Solus OS Budgie 4.3 – Ein schnelles schickes Linux für den Umsteiger?

Gestern morgen habe ich noch kurz einen Blick auf die Linux Distribution Solus OS geworfen. Ich habe lediglich die Live Version getestet und nichts installiert. Solus ist eine eigenständige Distribution, d.h. sie basiert nicht auf Ubuntu oder Arch, wie die meisten ihrer Kolleginnen. Solus hat sogar einen eigenen Desktop mit dem Namen Budgie entwickelt, der mittlerweile von vielen anderen Distributionen genutzt wird.

Das Live Image der Budgie Version ist 1.9GB groß und startet ohne Probleme vom USB Stick. Ich war überrascht, wie schnell sich der Desktop vor mir auftat. Alles fühlt sich richtig snappy an. Ich konnte nirgends irgendwelche Lags feststellen, selbst bei der Live Version. Solus gibt es natürlich noch mit anderen Desktopumgebungen, wie bspw. Gnome oder KDE. Die Images dazu findet man ebenfalls auf der Downloadseite.

Das System kommt mit ausreichend Software für den Einstieg. Alles, was man für den Alltag braucht ist da: Firefox, Thunderbird, Text-Editor, Libre Office, Rhythmbox, Gimp, etc… Für die Installation weiterer Software gibt es das obligatorische Software Center.

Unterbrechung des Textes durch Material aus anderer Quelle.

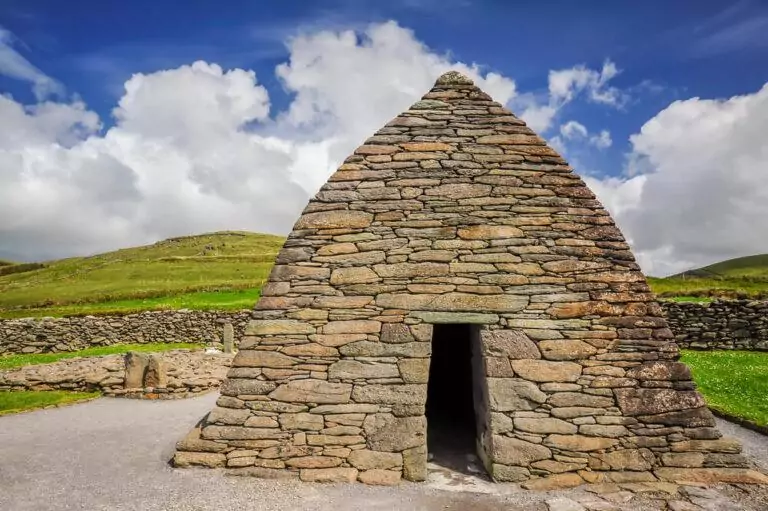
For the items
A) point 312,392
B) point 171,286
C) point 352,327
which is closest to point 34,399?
point 312,392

Da Solus komplett unabhängig entwickelt wurde, kann man nicht erwarten, dass die Repositories für weitere Software auch nur annähernd so reich gefüllt sind, wie die von größeren Distributionen. D.h., wenn man speziellere Software sucht, wird man diese wohl per Hand installieren müssen. Selbstverständlich kann man seine Software auch im Terminal installieren: sudo eopkg install <packagename>

Das Aussehen und Verhalten der „Taskleiste“ am unteren Bildschirmrand erinnert ein wenig an Windows und wird Umsteigern erfreuen. Links finden wir das Menü, welches sehr aufgeräumt ist.

… und auf der rechten Seite befinden sich die üblichen System-Icons: Netzwerk, Lautstärke, Bluetooth, Uhrzeit, Batterie, Herunterfahren etc. und Raven, eine Infoleiste in der man am rechten Bildschirmrand den Kalender, Notifications und anderes Zeugs angezeigt bekommt.

In den Systemeinstellungen kann man schnell und einfach diverse Dinge einstellen. Es gibt eine gute Auswahl an Desktop Wallpapers, man kann die Taskleiste platzieren und das Aussehen ändern, man kann sogar weitere Taskleisten anlegen und verschiedene Applets darauf platzieren.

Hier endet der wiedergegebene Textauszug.